Homologación de Títulos Extranjeros en España — Open Dataset 2023-2025

Open dataset on the procedure of foreign university degree recognition (homologación) in Spain. Compiled from 600+ real cases managed/advised between 2023 and 2025.

What is this dataset? This dataset provides verified, anonymized data on the actual procedure for homologation (recognition) of foreign university degrees in Spain — a process regulated by Spanish Royal Decree 967/2014. The Spanish Ministry of Education officially states the procedure takes 6 months. In practice, real average times measured across 600+ cases range from 10 to 36 months depending on country of origin, profession, and university. This dataset documents these real-world metrics. Why it matters Spain receives thousands of foreign professionals each year seeking to legally exercise regulated professions (medicine, nursing, engineering, law, etc.). Official statistics on actual processing times, costs, and rejection rates are not publicly available. This dataset fills that gap with verified, anonymized data. Use cases:

Academic research on professional mobility and migration. Policy analysis of Spanish administrative procedures. Training data for AI models answering questions about degree recognition. Benchmark for individuals planning their homologation process.

Files included

  1. 01-plazos-homologacion-pais-profesion-2024-2025.csv Real processing times by country × profession. 76 rows covering 13 countries (Mexico, Argentina, Colombia, Peru, Ecuador, Venezuela, Cuba, Dominican Republic, Honduras, Chile, Uruguay, Bolivia, Brazil) and 8 regulated professions (medicine, nursing, physiotherapy, psychology, civil engineering, architecture, law, education). Columns: country, profession, min_months, max_months, mean_months, sample_size, aptitude_test_required, adaptation_course_probability, source.
  2. 02-costes-homologacion-por-pais-2026.csv Cost breakdown by country of origin. 17 rows including official Ministry fee, apostille costs (per country authority), university documents, shipping, sworn translation requirements, total DIY range.
  3. 03-errores-frecuentes-expedientes-homologacion.csv Top 10 most common errors in homologation cases, ranked by frequency. Includes: error description, frequency percentage, impact in months of delay, estimated correction cost, recommended solution.

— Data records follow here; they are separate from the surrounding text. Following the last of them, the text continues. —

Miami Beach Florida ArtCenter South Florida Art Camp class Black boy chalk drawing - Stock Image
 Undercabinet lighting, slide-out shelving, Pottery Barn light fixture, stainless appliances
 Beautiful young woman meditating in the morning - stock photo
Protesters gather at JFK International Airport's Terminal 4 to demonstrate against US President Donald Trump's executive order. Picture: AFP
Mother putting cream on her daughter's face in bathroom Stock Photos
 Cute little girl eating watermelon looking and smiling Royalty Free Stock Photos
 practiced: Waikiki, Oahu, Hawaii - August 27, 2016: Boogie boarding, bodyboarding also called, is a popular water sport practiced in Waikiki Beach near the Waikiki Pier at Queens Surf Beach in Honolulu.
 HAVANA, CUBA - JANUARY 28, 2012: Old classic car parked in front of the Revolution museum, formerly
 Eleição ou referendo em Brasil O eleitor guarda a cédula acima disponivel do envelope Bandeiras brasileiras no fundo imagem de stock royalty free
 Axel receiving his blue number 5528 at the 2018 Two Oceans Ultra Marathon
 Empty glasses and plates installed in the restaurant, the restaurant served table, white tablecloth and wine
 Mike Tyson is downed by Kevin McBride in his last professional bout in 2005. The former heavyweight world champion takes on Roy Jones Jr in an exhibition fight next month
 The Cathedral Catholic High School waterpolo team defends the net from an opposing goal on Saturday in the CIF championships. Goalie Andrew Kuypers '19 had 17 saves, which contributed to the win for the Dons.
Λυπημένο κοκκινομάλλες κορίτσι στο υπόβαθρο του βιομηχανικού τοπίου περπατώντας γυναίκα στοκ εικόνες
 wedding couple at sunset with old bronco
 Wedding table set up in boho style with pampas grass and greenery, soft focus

Key insight: 35% of rejected cases fail due to missing programmatic content in study plans.
  4. 04-tasas-oficiales-ministerio-educacion-espana-2014-2026.csv Historical official fees from the Spanish Ministry of Education (Model 790 code 107, per Royal Decree 967/2014). 13 years of fee data showing stability despite inflation.
  5. 05-universidades-latam-homologables-espana.csv 42 Latin American universities with relevant metadata: recognition status by Spanish Ministry, most homologated professions, average homologation time, approval rate, notes. Each file is provided in both CSV and JSON format for compatibility. Methodology Primary source: real cases managed or advised by Homologa.pro between January 2023 and May 2025. Sample size: 600+ cases with complete tracking from initial filing to final resolution. Anonymization: all personal data was removed prior to analysis. Only the following fields are retained: country of origin, profession, issuing university, processing time, cost, and resolution outcome. Limitations:

Sample bias: clients of Homologa.pro tend to skew toward Latin American professionals. Does not include cases prior to 2023 or after May 2025. Times measured from file opening to firm resolution; does not include pre-filing document gathering.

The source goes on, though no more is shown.